ForeScout and FireEye team for APT mitigation

ForeScout and FireEye announced an integrated approach to dynamically mitigate APTs and zero-day attacks.

According to FireEye’s 2H2012 Advanced Threat Report, on average, a malware event occurs at a single organisation once every three minutes, and the number of infections per company has nearly quadrupled since last year. This activity can include the receipt of a malicious email, a user clicking a link on an infected website, or an infected machine making a callback to a command and control server.

In many cases, the malware is so new or has morphed to such an extent that conventional signature-based protection is unavailable, which is called a “zero-day attack.” Worse yet, the host-based defenses that should be on every system connecting to a corporate network are in many cases outdated, corrupt or non-existent. By the time an organization discovers an insecure system or an advanced threat, the damage is already done, and the cost to investigate issues and remediate systems is high.

Companies can reduce their vulnerability footprint and avoid unplanned operating expenditures by assuring endpoint compliance, identifying advanced threats and isolating affected systems and malware connectivity.

“FireEye’s goal is to enable companies to advance their security strategies while helping them to stop modern malware and attack methods, such as zero-day attacks and APT. To accomplish this requires that organisations further coordinate their defences,” said Tim Mather, CSO at FireEye.

Together ForeScout CounterACT and the FireEye platforms offer enterprises:

Automated breach response in real time – Take decisive and automated actions for any compromised devices on your network. When FireEye MPS determines that an endpoint may have been compromised, it can prevent data exfiltration and notify ForeScout CounterACT to quarantine the endpoint and optionally initiate remediation based on device type, location, severity and other policy elements.

Real-time visibility – Readily gain operating and security details of all devices on your network, including unauthorized devices, BYOD devices, those with configuration violations and those that have been breached.

Endpoint security assurance – Reduce enterprise risk by ensuring that endpoints have complete, updated and active defenses according to policy.
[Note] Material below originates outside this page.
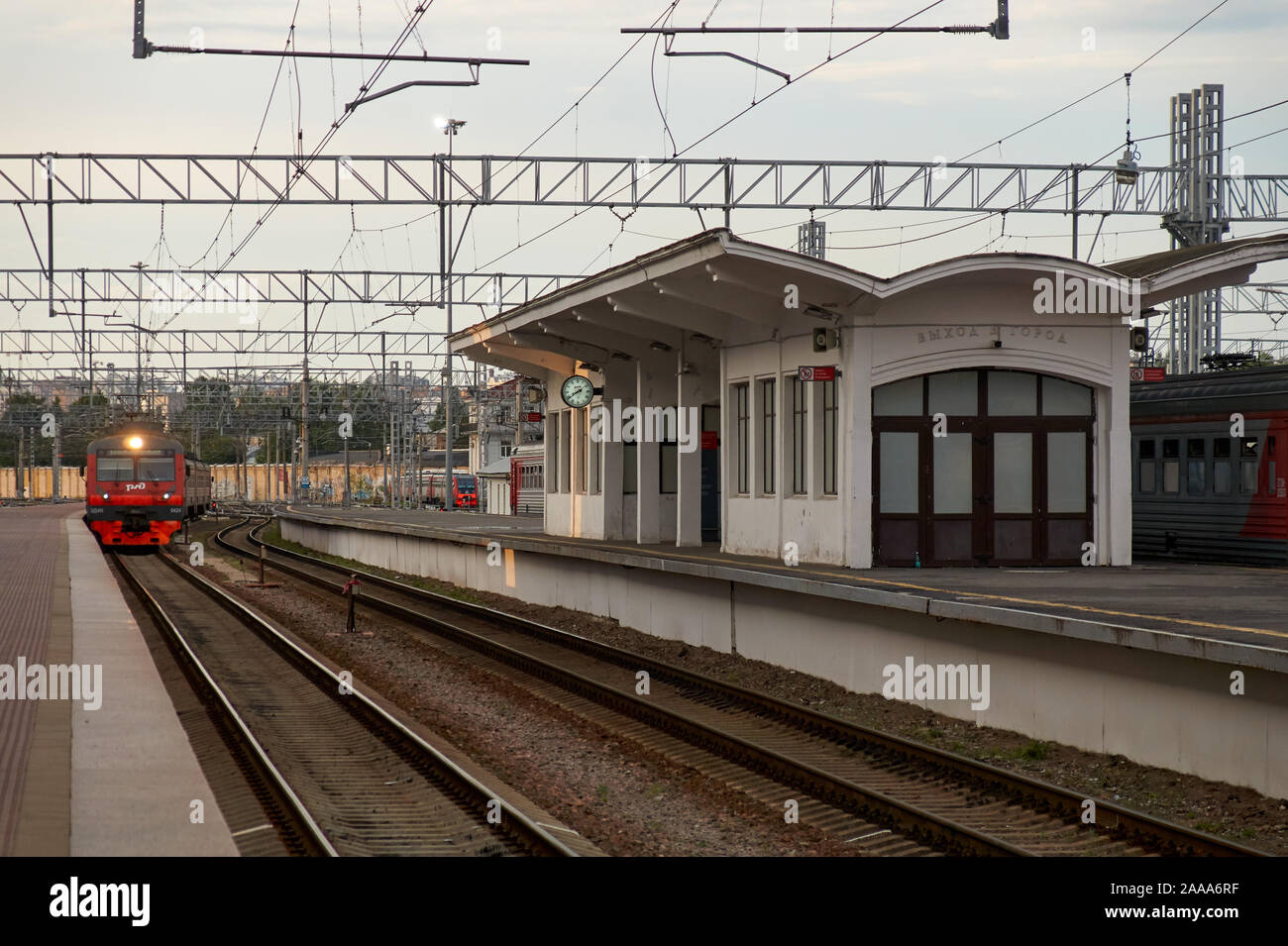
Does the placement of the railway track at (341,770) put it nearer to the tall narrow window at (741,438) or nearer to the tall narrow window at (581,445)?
the tall narrow window at (741,438)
ForeScout CounterACT works without requiring agents to provide find and fix security gaps on both systems you own and those you do not.

Flexible, policy enforcement – FireEye MPS leverages ForeScout CounterACT’s mechanisms to enforce security policies using ACL, Firewall, WLAN and VLAN assignment and unique ForeScout Virtual Firewall technology to isolate all or specified endpoint communications.

Layered defense for advanced threats – FireEye MPS real-time protection stops APTs regardless of whether they are incoming, propagating or actively exfiltrating data. As part of a layered defence, FireEye MSP complements ForeScout’s ActiveResponse technology within ForeScout CounterACT that blocks attack behavior.